[9] RFR(S): 8068945: Use RBP register as proper frame pointer in JIT compiled code on x86

Zoltán Majó zoltan.majo at oracle.com
Wed Apr 22 16:26:22 UTC 2015


Hi Vladimir,


I managed to do some more work on this enhancement. Please see details 
below.

On 04/01/2015 03:38 PM, Zoltán Majó wrote:
> Hi Vladimir,
>
>
> On 03/30/2015 11:39 PM, Vladimir Kozlov wrote:
>> On 3/30/15 2:13 PM, Zoltán Majó wrote:
>>> Hi Vladimir,
>>>
>>>
>>> thank you for the feedback!
>>>
>>> On 03/30/2015 10:27 PM, Vladimir Kozlov wrote:
>>>> How about PreserveFramePointer instead of simple FramePointer?
>>>>
>>>> PreserveFramePointer will mean that compiled (or other) code will use
>>>> that register only as Frame pointer.
>>>
>>> I will change the flag's name to PreserveFramePointer and will also
>>> update the description.

I changed the flag's name to PreserveFramePointer, just as you suggested.

>>>
>>>> Zoltan, x86 flags setting should be in general globals_x86.hpp. You
>>>> can #ifdef _LP64 there too. I don't understand why you only set it to
>>>> true on linux-x64.
>>>
>>> I remembered that the original discussion with Brendan Gregg mentioned
>>> only Linux's perf tool as a possible use case for "proper" frame
>>> pointers.

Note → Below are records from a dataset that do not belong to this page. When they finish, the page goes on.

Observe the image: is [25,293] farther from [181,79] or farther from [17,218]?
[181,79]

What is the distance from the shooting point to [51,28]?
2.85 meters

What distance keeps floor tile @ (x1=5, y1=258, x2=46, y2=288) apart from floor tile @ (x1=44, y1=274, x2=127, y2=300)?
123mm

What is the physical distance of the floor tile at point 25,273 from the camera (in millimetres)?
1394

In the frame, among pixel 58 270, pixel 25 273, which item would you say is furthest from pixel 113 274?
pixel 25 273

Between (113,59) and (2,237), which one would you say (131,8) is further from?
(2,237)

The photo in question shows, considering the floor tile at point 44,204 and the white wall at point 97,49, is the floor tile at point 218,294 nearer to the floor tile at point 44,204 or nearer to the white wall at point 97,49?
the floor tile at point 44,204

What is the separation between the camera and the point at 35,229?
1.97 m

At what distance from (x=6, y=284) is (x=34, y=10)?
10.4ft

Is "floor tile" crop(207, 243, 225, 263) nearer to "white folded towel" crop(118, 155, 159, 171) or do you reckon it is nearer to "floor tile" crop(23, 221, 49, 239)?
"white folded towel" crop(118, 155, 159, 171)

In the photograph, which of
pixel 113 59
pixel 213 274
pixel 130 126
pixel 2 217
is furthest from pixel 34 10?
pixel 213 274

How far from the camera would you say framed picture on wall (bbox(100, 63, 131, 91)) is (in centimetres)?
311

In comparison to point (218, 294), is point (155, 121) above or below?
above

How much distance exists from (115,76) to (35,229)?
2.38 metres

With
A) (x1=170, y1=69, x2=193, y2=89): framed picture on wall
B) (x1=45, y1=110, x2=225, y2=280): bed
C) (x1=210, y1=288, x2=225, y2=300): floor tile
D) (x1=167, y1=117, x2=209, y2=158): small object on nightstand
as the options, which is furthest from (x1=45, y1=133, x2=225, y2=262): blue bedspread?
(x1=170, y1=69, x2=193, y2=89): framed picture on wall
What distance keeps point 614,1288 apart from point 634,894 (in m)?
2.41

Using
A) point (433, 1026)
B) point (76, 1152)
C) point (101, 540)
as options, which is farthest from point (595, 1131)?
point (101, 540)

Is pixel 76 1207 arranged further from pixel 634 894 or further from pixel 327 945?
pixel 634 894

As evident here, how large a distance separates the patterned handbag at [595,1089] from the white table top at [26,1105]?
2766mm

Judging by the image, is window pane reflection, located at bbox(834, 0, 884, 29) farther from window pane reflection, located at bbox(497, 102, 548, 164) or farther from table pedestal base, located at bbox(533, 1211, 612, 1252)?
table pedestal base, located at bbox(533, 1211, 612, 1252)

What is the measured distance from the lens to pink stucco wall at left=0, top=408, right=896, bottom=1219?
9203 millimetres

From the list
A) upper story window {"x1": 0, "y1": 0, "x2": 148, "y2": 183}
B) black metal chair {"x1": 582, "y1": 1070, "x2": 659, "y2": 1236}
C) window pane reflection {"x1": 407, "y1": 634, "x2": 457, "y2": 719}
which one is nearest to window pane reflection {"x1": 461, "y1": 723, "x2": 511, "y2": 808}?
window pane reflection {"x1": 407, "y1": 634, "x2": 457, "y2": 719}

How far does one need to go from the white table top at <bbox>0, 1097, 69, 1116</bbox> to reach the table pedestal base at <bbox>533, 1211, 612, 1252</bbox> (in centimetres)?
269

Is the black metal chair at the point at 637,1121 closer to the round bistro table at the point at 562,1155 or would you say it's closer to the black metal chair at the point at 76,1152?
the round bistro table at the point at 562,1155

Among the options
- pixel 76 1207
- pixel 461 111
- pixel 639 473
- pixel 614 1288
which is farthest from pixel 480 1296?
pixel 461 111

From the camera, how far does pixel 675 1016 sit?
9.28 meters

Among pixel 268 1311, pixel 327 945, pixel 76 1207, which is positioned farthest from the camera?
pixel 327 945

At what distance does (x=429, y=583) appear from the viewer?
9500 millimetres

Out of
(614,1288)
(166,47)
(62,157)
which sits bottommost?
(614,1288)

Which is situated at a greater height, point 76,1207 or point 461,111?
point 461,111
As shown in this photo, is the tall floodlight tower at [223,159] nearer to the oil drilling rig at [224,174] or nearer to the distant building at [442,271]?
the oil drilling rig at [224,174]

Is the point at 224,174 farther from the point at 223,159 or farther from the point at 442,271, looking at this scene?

So I was unsure whether to enable proper frame pointers by
>>> default on other x64 platforms as well.
>>>
>>> But if you think it would be better to have proper frame pointers on 
>>> all
>>> x64 platforms, I will change the code to set PreserveFramePointer to
>>> true for all x64 platforms. Just please let me know.

The current webrev sets the PreserveFramePointer flag to to true on all 
x86_64 platforms and to false on all other platforms.

>>
>> Currently compiled code for all x86 platforms is almost the same 
>> (win64 has difference in registers usage) and we should keep it that 
>> way.
>>
>> Also the original request was to have flag to enable such behavior 
>> (use RBP only as FP). So to have it off by default is acceptable. If 
>> performance group or someone find a regression (or bug) due to this 
>> change we can switch the flag off by default before jdk9 release.
>>
>> Try to run pstack on Solaris and jstack on OSX to make sure they 
>> report correct call stack with compiled java methods. And JFR.
>> Also it would be nice to run SunStudio analyzer to verify that it works.
>
> I ran all tools you've suggested. JFR and jstack is unaffected, pstack 
> produces nice stack traces (it did not always do so before).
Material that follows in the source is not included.